A new DNA test for marbling and post-weaning growth will soon help cattle producers better hit the high-quality beef target. The tool, set to debut in early 2012, will be made available under a development agreement between Angus Genetics Inc. (AGI) and Pfizer Animal Genetics, the companies announced.
Exclusive marketing rights are reserved for Certified Angus Beef LLC (CAB), in line with the company’s continuing effort to increase the supply of cattle for the brand. AGI and CAB are subsidiaries of the American Angus Association.
The test is being designed for use on high-percentage, commercial Angus cattle sired by registered bulls, according to AGI President Bill Bowman. “It should provide a valuable tool to increase the precision of selection decisions at the ranch, as well as differentiating value for the feedlot,” he said.
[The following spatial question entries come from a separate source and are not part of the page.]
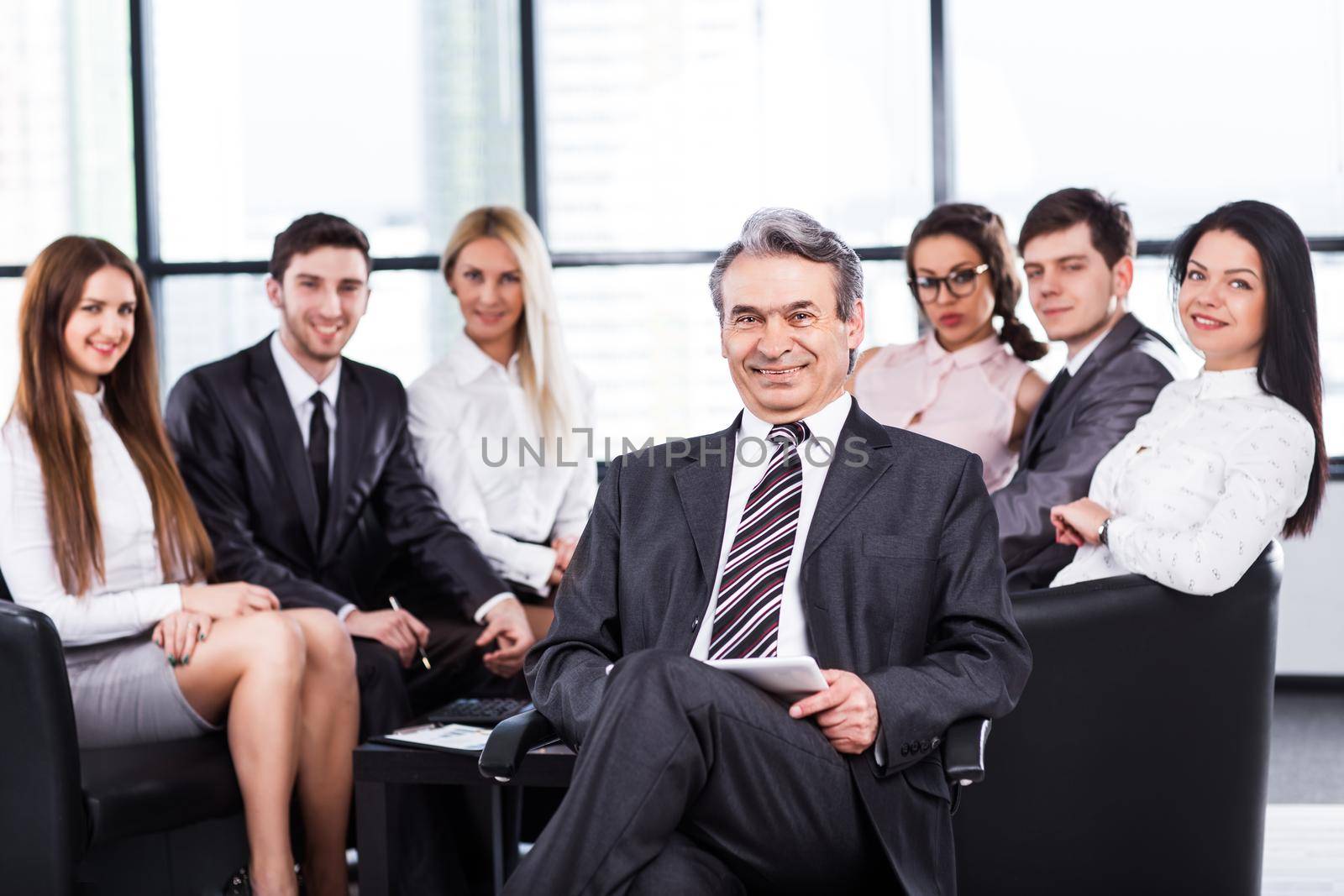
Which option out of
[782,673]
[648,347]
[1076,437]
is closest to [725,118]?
[648,347]

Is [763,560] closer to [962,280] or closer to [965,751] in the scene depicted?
[965,751]

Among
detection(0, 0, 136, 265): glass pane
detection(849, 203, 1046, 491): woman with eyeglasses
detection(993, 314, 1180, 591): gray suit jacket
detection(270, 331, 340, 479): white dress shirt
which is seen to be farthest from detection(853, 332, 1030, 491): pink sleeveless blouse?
detection(0, 0, 136, 265): glass pane

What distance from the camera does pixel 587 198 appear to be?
523cm

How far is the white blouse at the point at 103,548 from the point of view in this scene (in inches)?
106

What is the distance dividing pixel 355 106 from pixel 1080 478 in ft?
11.7

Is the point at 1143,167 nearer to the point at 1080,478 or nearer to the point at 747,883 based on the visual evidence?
the point at 1080,478

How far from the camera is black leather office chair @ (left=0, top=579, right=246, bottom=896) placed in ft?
7.49

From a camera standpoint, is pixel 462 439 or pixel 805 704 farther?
pixel 462 439

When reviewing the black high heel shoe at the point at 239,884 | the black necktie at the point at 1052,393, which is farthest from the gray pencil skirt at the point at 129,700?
the black necktie at the point at 1052,393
Test results will take the form of an index, which is being finalized this fall, said Mark McCully, CAB assistant vice president for supply.
“There have been lots of advancements in the purebred cattle industry utilizing DNA for selection,” Bowman said. “But this will be the first test at a price point that is economically feasible for commercial cattlemen. The American Angus Association, its subsidiaries and Pfizer Animal Genetics are excited to partner on bringing this technology to market for the users of Angus genetics.”
Scott Bormann, business director, Pfizer Animal Genetics, says the development of this product is another example of the strategic partnership between the companies.
“We appreciate the American Angus Association and its affiliates continuing to foster innovation in the field of genetic evaluation,” Bormann said. “The forward-thinking collaboration should result in a DNA test that helps continue to advance genomic use and application, the Angus breed, as well as meet consumer demand for high-quality beef.”
McCully noted what are expected to be popular uses for the tool. “This is going to allow for more accurate replacement heifer selection and targeted management in feeding Angus cattle,” he said. “With demand for high-quality beef at an all-time high, commercial cattlemen will soon gain a greater ability to identify those cattle most able to access premiums in that marketplace.”